----- Text section
JuliaStats / StatsBase.jl

Basic statistics for Julia
Other
584 stars 191 forks source link

Using intervals to represent histogram binning #514

Open oschulz opened 5 years ago

oschulz commented 5 years ago

Since I'll have to touch the structure of Histogram for 513 anyhow - there's something I've been thinking a bit for a while, and it might be easiest to do this in one go:

I've always been a bit unhappy about the way histogram edges are handled - the fact that edge vectors are one entry longer than the weights each axis always struck me as somewhat inelegant. It also makes histogram analysis code a bit awkward at times.

I think the natural representations of bins are intervals. So the binning of an edge of a histogram should be a vector of (usually contiguous) intervals. Internally, it should in general still be stored the current way, as a vector of real numbers (length + 1), but it should look like a vector of intervals. So I'd like to propose the following:

Operations like getting all left/right bin edges or all bin centers would simply become broadcasts of minimum/maximum/mean over the binning intervals, etc. Stuff like plotting and histogram analysis code would become simpler and more elegant in general.

I'd like to implement this, but as it's not a trivial change, I'd be glad to get a provisional Ok, before I go ahead (@nalimilan @ararslan @quinnj?).
----------
----- Records supplied
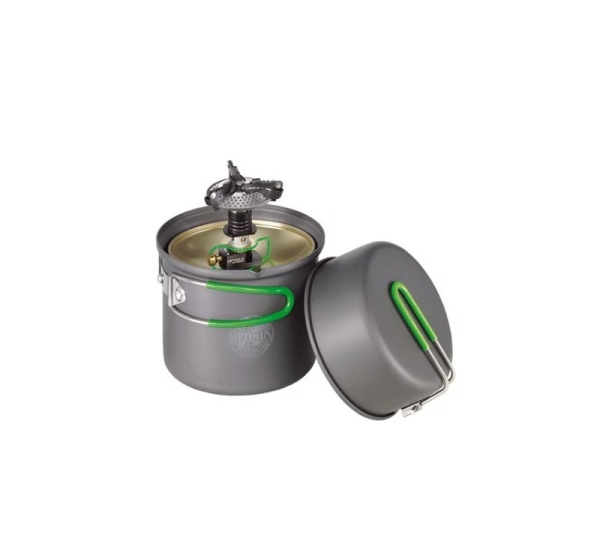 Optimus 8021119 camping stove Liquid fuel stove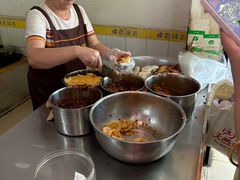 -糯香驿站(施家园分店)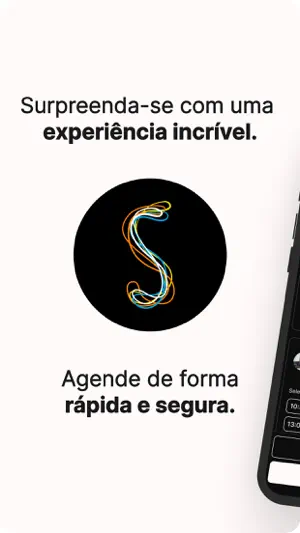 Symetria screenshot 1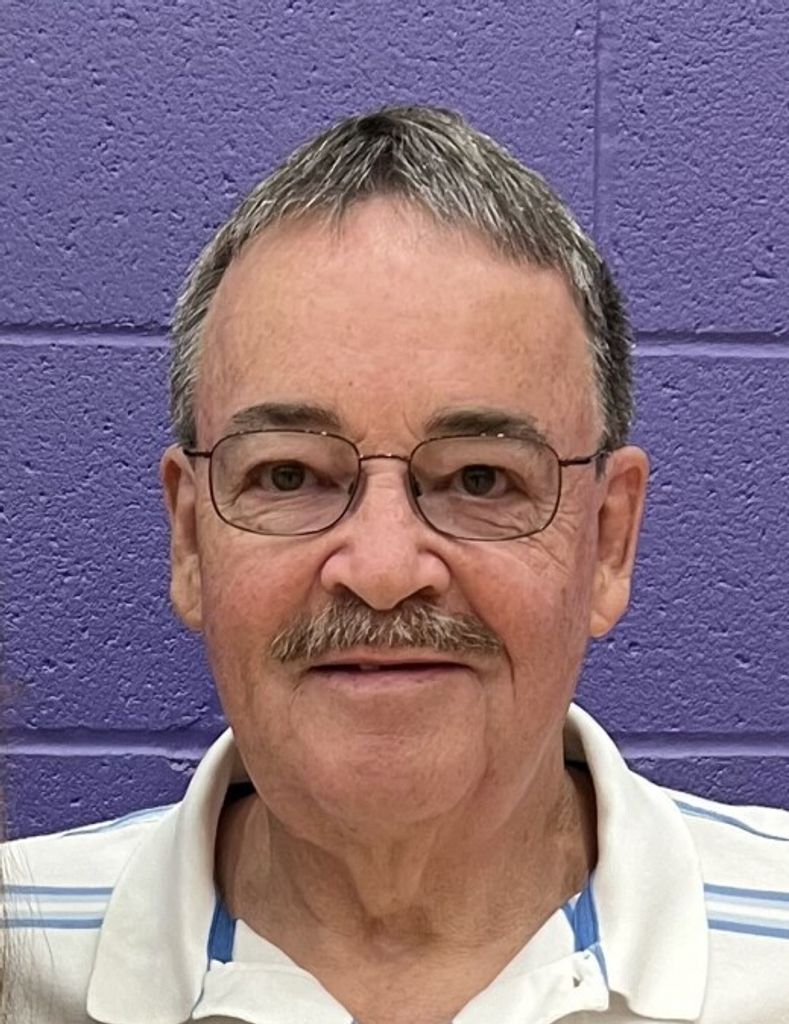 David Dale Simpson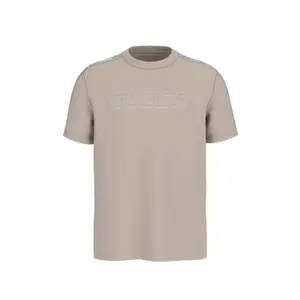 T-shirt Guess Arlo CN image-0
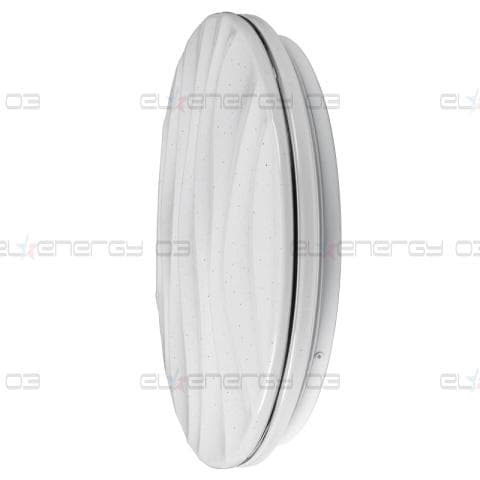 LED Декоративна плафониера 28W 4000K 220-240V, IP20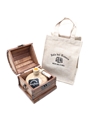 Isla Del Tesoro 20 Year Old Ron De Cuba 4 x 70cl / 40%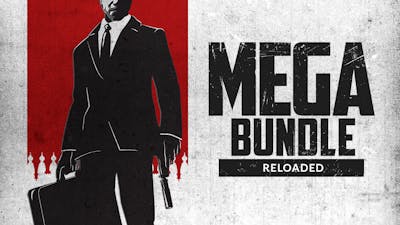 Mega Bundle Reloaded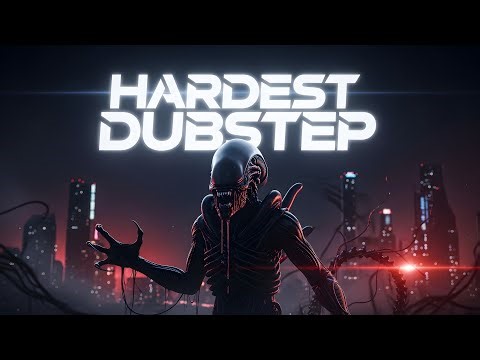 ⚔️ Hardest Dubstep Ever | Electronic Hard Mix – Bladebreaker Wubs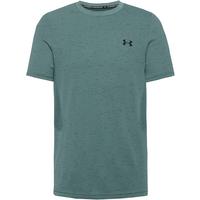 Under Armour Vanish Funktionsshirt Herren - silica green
----------
----- Records supplied
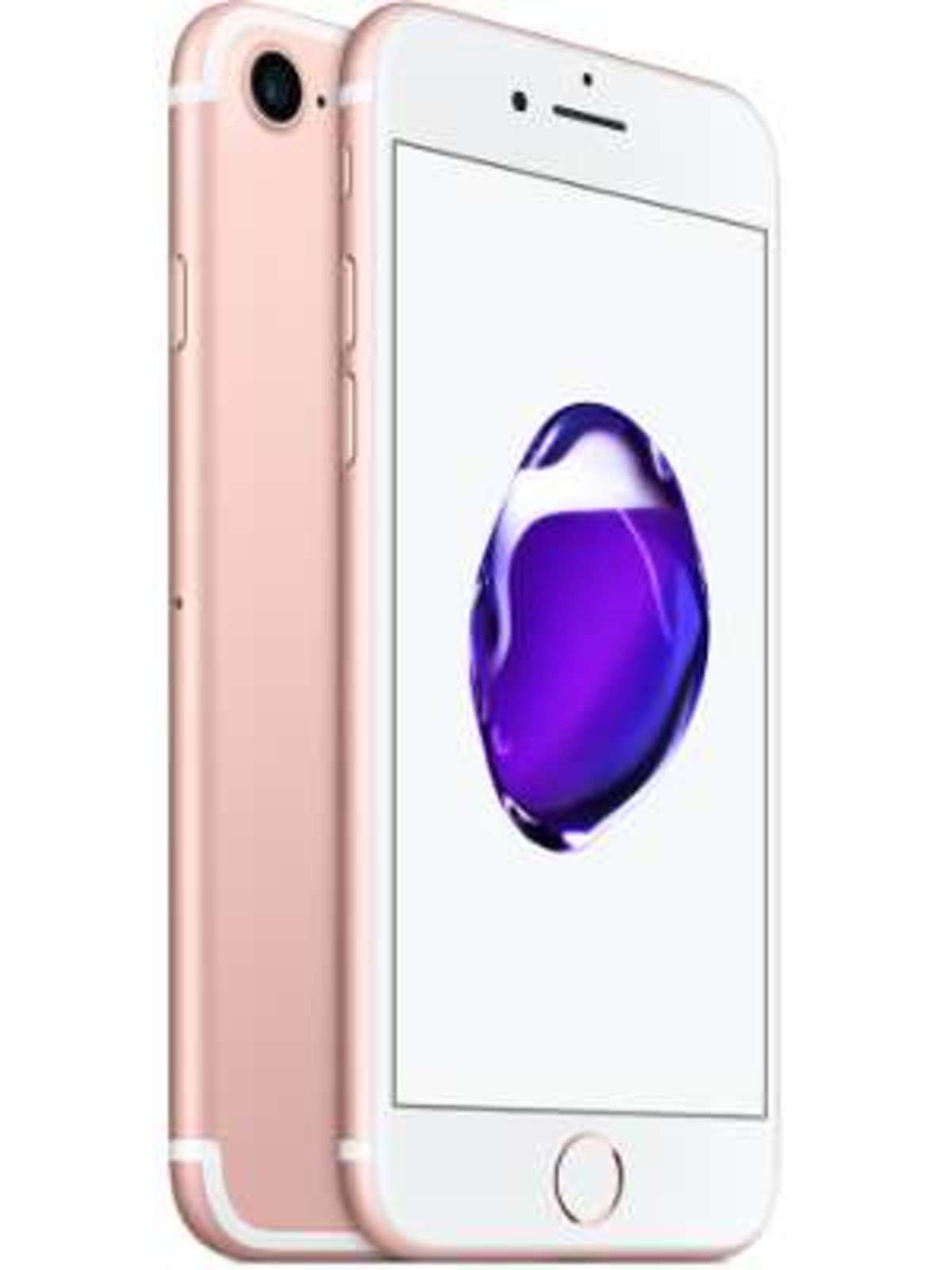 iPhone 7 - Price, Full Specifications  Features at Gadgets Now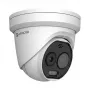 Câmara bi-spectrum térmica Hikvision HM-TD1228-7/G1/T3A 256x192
----------
### Problems to solve
**1.** Answer these questions using the issue page about histogram binning:
(a) How many stars does the repository have?
(b) What issue number does the author need to change the structure of Histogram for?
(c) Which users does the author ask for a provisional Ok?
**2.** Rewrite the part of the issue page about histogram binning that opens with the words "Open oschulz opened" and closes with "awkward at times.", putting "edge arrays" in place of "edge vectors".

### Solutions in order
**1.**
(a) 584
(b) 513
(c) @nalimilan, @ararslan and @quinnj

**2.**
Open oschulz opened 5 years ago

oschulz commented 5 years ago

Since I'll have to touch the structure of Histogram for 513 anyhow - there's something I've been thinking a bit for a while, and it might be easiest to do this in one go:

I've always been a bit unhappy about the way histogram edges are handled - the fact that edge arrays are one entry longer than the weights each axis always struck me as somewhat inelegant. It also makes histogram analysis code a bit awkward at times.